[HELP] Proxmox Linux VM crashing randomly with no logs or way to diagnose. I've tried everything!

rursache

New Member
Jul 7, 2022
12
5
3
Romania
radu.ursache.ro
Hey guys,

I'm pulling my hair out for over a week already trying to troubleshoot a very weird issue.

I'm running Proxmox on a Intel NUC 11 (NUC11ATKPE) with 32GB RAM and 256GB SSD.

I have 2 debian VMs:
  1. A light one running only AdGuardHome in docker (1 cpu, 1gb ram, 15gb storage) which works without any issue (5 days+ uptime)
  2. Another one running 13 docker containers, smb, 4 passthrough USBs (2 HDDs passed to SMB, a zigbee adapter and a usb audio card) with 4 cpu cores, 8gb ram, 80gb storage.
The second VM crashes randomly anywhere between 2 hours and 2 days of uptime. The crash is actually a complete freeze/lockup of the machine: no ping, no mouse interaction from Proxmox console, no VNC access, no nothing. I must hard reset the VM for it to work again.

I suspected memory at first however the RAM usage stays under 40% at all times.

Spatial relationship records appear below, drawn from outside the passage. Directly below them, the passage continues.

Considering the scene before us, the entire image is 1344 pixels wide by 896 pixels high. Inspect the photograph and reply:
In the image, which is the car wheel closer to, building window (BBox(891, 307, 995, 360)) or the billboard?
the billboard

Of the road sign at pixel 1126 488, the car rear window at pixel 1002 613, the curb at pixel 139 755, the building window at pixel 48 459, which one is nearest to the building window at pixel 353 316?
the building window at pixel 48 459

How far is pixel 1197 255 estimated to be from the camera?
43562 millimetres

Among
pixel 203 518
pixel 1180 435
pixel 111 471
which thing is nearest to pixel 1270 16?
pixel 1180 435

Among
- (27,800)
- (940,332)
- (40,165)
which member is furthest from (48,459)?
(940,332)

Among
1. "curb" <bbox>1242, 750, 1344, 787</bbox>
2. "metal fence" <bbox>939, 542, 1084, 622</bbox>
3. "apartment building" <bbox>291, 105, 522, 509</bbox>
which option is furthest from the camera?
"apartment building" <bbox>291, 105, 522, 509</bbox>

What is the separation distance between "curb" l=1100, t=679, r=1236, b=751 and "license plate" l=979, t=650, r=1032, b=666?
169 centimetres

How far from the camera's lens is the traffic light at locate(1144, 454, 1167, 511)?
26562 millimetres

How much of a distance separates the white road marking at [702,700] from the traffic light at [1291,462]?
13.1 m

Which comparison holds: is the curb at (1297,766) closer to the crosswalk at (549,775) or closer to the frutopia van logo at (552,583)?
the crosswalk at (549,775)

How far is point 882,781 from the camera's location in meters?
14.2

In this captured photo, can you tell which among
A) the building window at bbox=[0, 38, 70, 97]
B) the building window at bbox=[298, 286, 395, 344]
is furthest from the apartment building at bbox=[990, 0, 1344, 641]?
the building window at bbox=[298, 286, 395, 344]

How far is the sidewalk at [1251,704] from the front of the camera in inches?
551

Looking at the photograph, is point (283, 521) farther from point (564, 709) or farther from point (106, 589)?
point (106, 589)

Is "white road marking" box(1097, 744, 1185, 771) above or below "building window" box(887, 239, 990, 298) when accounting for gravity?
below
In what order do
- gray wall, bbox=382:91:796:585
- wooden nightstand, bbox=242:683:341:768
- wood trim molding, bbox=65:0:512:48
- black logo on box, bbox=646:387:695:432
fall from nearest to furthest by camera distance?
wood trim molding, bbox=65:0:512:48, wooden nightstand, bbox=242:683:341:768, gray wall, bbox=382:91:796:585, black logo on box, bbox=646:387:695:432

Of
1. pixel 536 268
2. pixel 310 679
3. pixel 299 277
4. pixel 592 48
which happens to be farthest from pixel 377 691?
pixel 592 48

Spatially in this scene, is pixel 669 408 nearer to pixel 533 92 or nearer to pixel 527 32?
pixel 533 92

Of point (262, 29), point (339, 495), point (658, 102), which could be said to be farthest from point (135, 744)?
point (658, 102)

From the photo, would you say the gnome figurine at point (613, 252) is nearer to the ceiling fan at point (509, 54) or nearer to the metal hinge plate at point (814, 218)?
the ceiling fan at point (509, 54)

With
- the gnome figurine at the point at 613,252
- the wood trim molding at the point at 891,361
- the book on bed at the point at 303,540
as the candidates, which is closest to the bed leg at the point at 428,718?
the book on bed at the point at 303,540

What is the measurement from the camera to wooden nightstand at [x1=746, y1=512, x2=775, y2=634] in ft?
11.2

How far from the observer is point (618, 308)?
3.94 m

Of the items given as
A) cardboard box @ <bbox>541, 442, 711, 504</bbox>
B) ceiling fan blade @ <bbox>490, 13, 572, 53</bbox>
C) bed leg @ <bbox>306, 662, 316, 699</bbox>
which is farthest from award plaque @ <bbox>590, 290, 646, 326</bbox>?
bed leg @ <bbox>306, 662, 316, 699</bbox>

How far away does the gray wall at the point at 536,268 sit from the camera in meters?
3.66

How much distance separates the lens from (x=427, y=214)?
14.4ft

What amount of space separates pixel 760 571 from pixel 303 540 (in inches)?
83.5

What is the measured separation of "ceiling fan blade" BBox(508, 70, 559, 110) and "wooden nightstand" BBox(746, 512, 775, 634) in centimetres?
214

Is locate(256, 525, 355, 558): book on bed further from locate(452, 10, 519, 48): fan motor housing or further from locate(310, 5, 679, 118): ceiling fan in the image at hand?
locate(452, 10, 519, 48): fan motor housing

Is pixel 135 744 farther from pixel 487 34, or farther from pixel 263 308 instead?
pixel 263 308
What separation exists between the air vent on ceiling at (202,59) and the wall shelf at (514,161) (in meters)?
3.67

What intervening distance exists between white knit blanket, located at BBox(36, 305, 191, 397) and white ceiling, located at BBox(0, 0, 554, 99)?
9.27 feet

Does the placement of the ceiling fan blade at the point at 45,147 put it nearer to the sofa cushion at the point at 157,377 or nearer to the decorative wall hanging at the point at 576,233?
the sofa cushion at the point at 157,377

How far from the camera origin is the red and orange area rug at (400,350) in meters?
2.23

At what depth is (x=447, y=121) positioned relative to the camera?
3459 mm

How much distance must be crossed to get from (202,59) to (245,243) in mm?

There are no logs in either Proxmox syslog or the entire /var/log directory on the VM

Here is the VM config and screenshots of the settings and hardware tabs of the VM with issues

What I tried and didn't fixed it:
  • Multiple Linux distros from Ubuntu Server to normal Ubuntu, Linux Mint, Ubuntu Mate, Debian without DE, Debian with Cinnamon, Debian with LXDE. I'm currently running Ubuntu Mate.
  • Setting tdp_mmu as per Proxmox documentation
  • Updating the kernel in VM and in Proxmox to multiple versions from 5.4 to 5.18
  • Increasing swap size
  • Disabling ballooning in memory options
  • Switching machine mode from q35 to i440fx
  • Changing processor type from host to kvm64 and qemu64
  • A memtest at host level - all good
I currently have a cronjob in Proxmox to ping the VM each minute and if the ping fails it will reset it. However this breaks any SMB file transfer currently in progress and other things like my HomeAssistant automations, different scripts or ongoing torrent downloads.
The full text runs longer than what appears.